— start Text extract —
Most Western countries have a minimum wage, all have some unemployment and all would be able to find work for many more immigrants if they were permitted to come – this is true in countries with "high" unemployment (France, Germany etc) and countries with "low" unemployment (UK, USA etc).

Trivially, a minimum wage would reduce the number of immigrant workers in an "open borders" labour market, but there are no such labour markets so the question is moot.

Unemployment in the West is best explained by cultural resistance to "crap" jobs, which may be (is) a function of welfare and general prosperity.

Raising the minimum wage may reduce the availability of easy jobs, but there is a massive surplus of (low paid) work in most of the West (ask a Mexican / Pakistani / Morrocan / Turk / Nigerian etc etc).

Minimum wages surely reduce labour demand, but the actual demand is in fact vastly greater than supply – people don't want the work, so the jobs never even get conceived (until the immigrants arrive).

The problem in the West (for its indigenous workers) is thus little to do with minimum wages, but the much more difficult task of creating (the conditions conducive to business creating ) enough well paid work, though this is of course a moving target that can never be quite achieved.
— end Text extract —
— start Provided material —
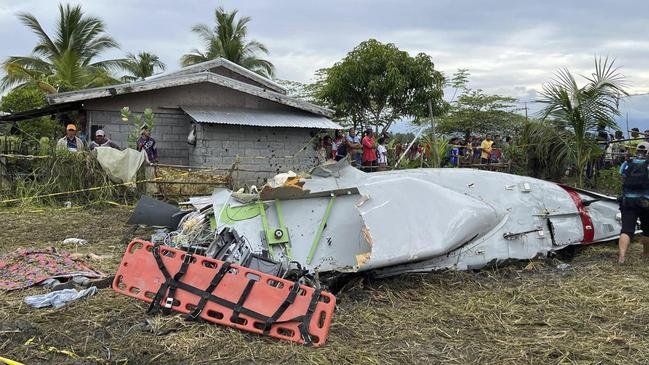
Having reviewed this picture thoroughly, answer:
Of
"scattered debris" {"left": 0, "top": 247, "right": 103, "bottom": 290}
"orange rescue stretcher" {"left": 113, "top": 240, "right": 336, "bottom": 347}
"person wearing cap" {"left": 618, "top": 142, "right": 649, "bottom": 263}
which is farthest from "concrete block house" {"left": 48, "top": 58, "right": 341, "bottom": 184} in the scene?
"orange rescue stretcher" {"left": 113, "top": 240, "right": 336, "bottom": 347}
— end Provided material —
→ Directive 1
Answer these questions from the minimum wage text above:
(a) Which countries does it give as examples of "low" unemployment?
(b) What does it say best explains unemployment in the West?
(c) According to its last paragraph, what difficult task is the real problem for the West's indigenous workers?
→ Directive 2
For each statement, say whether it agrees with the minimum wage text above. Give yes or no and quote the words of the text that settle it.
(a) Labour markets with open borders exist in the West.
(b) Minimum wages reduce labour demand.
(c) France and Germany are countries with "low" unemployment.

→ Answer 1
(a) The UK and the USA.
(b) Cultural resistance to "crap" jobs, which may be a function of welfare and general prosperity.
(c) Creating (the conditions conducive to business creating) enough well paid work.

→ Answer 2
(a) No: "there are no such labour markets"
(b) Yes: "Minimum wages surely reduce labour demand"
(c) No: "countries with "high" unemployment (France, Germany etc)"